Search code examples
c++clang++wofstreamwifstream

How to write a non-English string to a file and read from that file with C++?


I want to write a std::wstring onto a file and need to read that content as std:wstring. This is happening as expected when the string as L"<Any English letter>". But the problem is happening when we have character like Bengali, Kannada, Japanese etc, any kind of non English letter.

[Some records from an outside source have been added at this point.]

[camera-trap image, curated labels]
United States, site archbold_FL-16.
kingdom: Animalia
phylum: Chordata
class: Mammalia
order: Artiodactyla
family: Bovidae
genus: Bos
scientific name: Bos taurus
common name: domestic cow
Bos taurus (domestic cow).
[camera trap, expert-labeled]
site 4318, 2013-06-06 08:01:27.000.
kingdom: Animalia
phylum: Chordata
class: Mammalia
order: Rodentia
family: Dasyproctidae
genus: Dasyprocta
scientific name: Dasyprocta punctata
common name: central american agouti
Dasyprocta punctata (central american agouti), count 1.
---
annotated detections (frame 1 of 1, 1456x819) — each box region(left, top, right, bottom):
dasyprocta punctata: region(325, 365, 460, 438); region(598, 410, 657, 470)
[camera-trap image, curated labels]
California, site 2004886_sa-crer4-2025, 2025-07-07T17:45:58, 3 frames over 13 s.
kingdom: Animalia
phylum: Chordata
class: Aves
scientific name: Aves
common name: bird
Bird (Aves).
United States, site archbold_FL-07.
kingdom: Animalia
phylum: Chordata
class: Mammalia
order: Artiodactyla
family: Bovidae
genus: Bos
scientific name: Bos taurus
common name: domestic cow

Tried various options like:

  1. Converting the std::wstring to std::string and write onto the file and reading time read as std::string and convert as std::wstring
    • Writing is happening (I could see from edito) but reading time getting wrong character
  2. Writing std::wstring onto wofstream, this is also not helping for native language character letters like std::wstring data = L"হ্যালো ওয়ার্ল্ড";

Platform is mac and Linux, Language is C++

Code:

bool
write_file(
    const char*         path,
    const std::wstring  data
) {
    bool status = false;
    try {
        std::wofstream file(path, std::ios::out|std::ios::trunc|std::ios::binary);
        if (file.is_open()) {
            //std::string data_str = convert_wstring_to_string(data);
            file.write(data.c_str(), (std::streamsize)data.size());
            file.close();
            status = true;
        }
    } catch (...) {
        std::cout<<"exception !"<<std::endl;
    }
    return status;
}


// Read Method

std::wstring
read_file(
    const char*  filename
) {
    std::wifstream fhandle(filename, std::ios::in | std::ios::binary);
    if (fhandle) {
        std::wstring contents;
        fhandle.seekg(0, std::ios::end);
        contents.resize((int)fhandle.tellg());
        fhandle.seekg(0, std::ios::beg);
        fhandle.read(&contents[0], contents.size());
        fhandle.close();
        return(contents);
    }
    else {
        return L"";
    }
}

// Main

int main()
{
  const char* file_path_1 = "./file_content_1.txt";
  const char* file_path_2 = "./file_content_2.txt";

  //std::wstring data = L"Text message to write onto the file\n";  // This is happening as expected
  std::wstring data = L"হ্যালো ওয়ার্ল্ড";
// Not happening as expected.

  // Lets write some data
  write_file(file_path_1, data);
 // Lets read the file
 std::wstring out = read_file(file_path_1);

 std::wcout<<L"File Content: "<<out<<std::endl;
 // Let write that same data onto the different file
 write_file(file_path_2, out);
 return 0;
}

Solution

  • How a wchar_t is output depends on the locale. The default locale ("C") generally doesn't accept anything but ASCII (Unicode code points 0x20...0x7E, plus a few control characters.)

    Any time a program handles text, the very first statement in main should be:

    std::locale::global( std::locale( "" ) );
    

    If the program uses any of the standard stream objects, the code should also imbue them with the global locale, before any input or output.